Singapore: Beef murtabak
The cuisine in Singapore is truly a mélange of cultures: Chinese, Malay, Indian, Eurasian and Peranakan. Pinpointing dishes authentic to Singapore might seem like an impossible feat, but that’s exactly the endeavor chef Damian D’Silva has chosen.
“If I don’t do anything to preserve the cuisine of our heritage, one day it will all disappear,” said D’Silva, the head chef at Restaurant Kin in Singapore. He has been cooking heritage cuisine professionally for more than 20 years.
“The cuisine is very unique. You can have one dish in Singapore, but you have five different ways of preparing it,” he said. “And no one is wrong because every ethnicity puts in their own story and ingredients.”
D’Silva grew up in Singapore, and one of his childhood favorites was beef murtabak. His granddad made it on Easter and served it after Mass — marking the end of Lent. D’Silva remembers looking forward to the savory dish after going 40 days without meat.
“When Easter happened, it was a celebration and, of course when it’s a celebration, the thing that comes to mind is meat,” he said. “We only ate beef on very, very special occasions.”
Beef murtabak is an egg crepe wrapped around ground beef. The beef is marinated in curry powder, then cooked with an onion and garlic paste and spices (star anise, cinnamon and nutmeg). The dish is served with fresh lime, chili sauce and raita.
“The aromatics are the one that lifts the entire dish and bring it to another level,” D’Silva said.
D’Silva has tried to find the origin of the dish. But like many Singaporean dishes, it goes so far back that nobody knows where it started.
This Easter, D’Silva is making beef murtabak at Restaurant Kin to celebrate Singapore’s heritage.
“Singapore is a lot more than chili crab and chicken rice. It’s a lot, lot more than that,” D’Silva said. “If you have an opportunity to go to a restaurant that serves Singapore’s heritage cuisine, go, because it’s mind-blowing: the flavor, the ingredients. Everything about it.”
Nigeria: Jollof rice
Loud, large and plentiful — that’s how Lola Osinkolu, who’s behind the blog Chef Lola’s Kitchen, describes Easter in Nigeria.
Osinkolu, who was born and raised in Nigeria, said after church Easter Sunday morning, her family would go home and start cooking.
“We cook, cook and cook.
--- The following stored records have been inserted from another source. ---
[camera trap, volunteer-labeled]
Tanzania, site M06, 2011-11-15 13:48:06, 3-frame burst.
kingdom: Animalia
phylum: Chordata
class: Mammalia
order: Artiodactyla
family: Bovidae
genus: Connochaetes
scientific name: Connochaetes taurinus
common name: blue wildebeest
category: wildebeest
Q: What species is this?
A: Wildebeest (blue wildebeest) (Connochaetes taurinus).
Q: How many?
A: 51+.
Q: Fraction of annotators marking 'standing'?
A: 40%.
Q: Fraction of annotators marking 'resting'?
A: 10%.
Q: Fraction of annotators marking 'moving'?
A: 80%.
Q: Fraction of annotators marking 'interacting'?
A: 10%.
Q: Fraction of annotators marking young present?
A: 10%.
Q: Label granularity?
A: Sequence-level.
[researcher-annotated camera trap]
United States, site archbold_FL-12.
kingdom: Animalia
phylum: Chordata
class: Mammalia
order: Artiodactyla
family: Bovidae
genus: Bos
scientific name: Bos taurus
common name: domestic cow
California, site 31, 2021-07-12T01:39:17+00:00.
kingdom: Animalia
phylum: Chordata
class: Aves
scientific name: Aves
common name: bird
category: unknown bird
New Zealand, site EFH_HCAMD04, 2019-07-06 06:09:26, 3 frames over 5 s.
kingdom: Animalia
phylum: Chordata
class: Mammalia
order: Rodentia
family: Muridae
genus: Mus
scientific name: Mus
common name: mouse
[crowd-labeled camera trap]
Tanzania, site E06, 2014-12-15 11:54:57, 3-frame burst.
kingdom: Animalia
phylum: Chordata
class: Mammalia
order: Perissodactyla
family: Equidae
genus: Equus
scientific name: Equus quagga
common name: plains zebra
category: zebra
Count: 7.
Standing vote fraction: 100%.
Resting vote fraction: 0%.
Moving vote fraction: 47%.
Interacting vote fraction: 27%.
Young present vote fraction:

We would cook for hours.”
The dish that was the star of show: Nigerian jollof rice.
Osinkolu compares the tomato-based rice dish — which likely originated in Senegal and spread to West African countries — to jambalaya. It’s a party staple in Nigeria.
“It’s spicy and delicious,” she said.
Jollof contains long-grain rice and Nigerian-style curry powder for seasoning, and there are many ways to cook the dish that involve endless permutations of meat, spices, chiles, onions and vegetables.
Osinkolu’s recipe, called The Party Style With Beef, comes from her mom. But Osinkolu added her own secret step: roasting the bell peppers, tomatoes, onion and garlic.
“At home, whenever we are having parties, we don’t cook our jollof rice on the stovetop. We use open fire, so the jollof rice has a smoky taste, which makes it more delicious,” Osinkolu said. “So, I roast the bell peppers to achieve a similar, or very close, taste. It makes a lot of difference.”
This year, Osinkolu’s Easter version will include goat meat and chicken. Her jollof is so popular that she now knows to always make extra for her guests to take home.
“I get the same comment over and over about how delicious it is,” she said.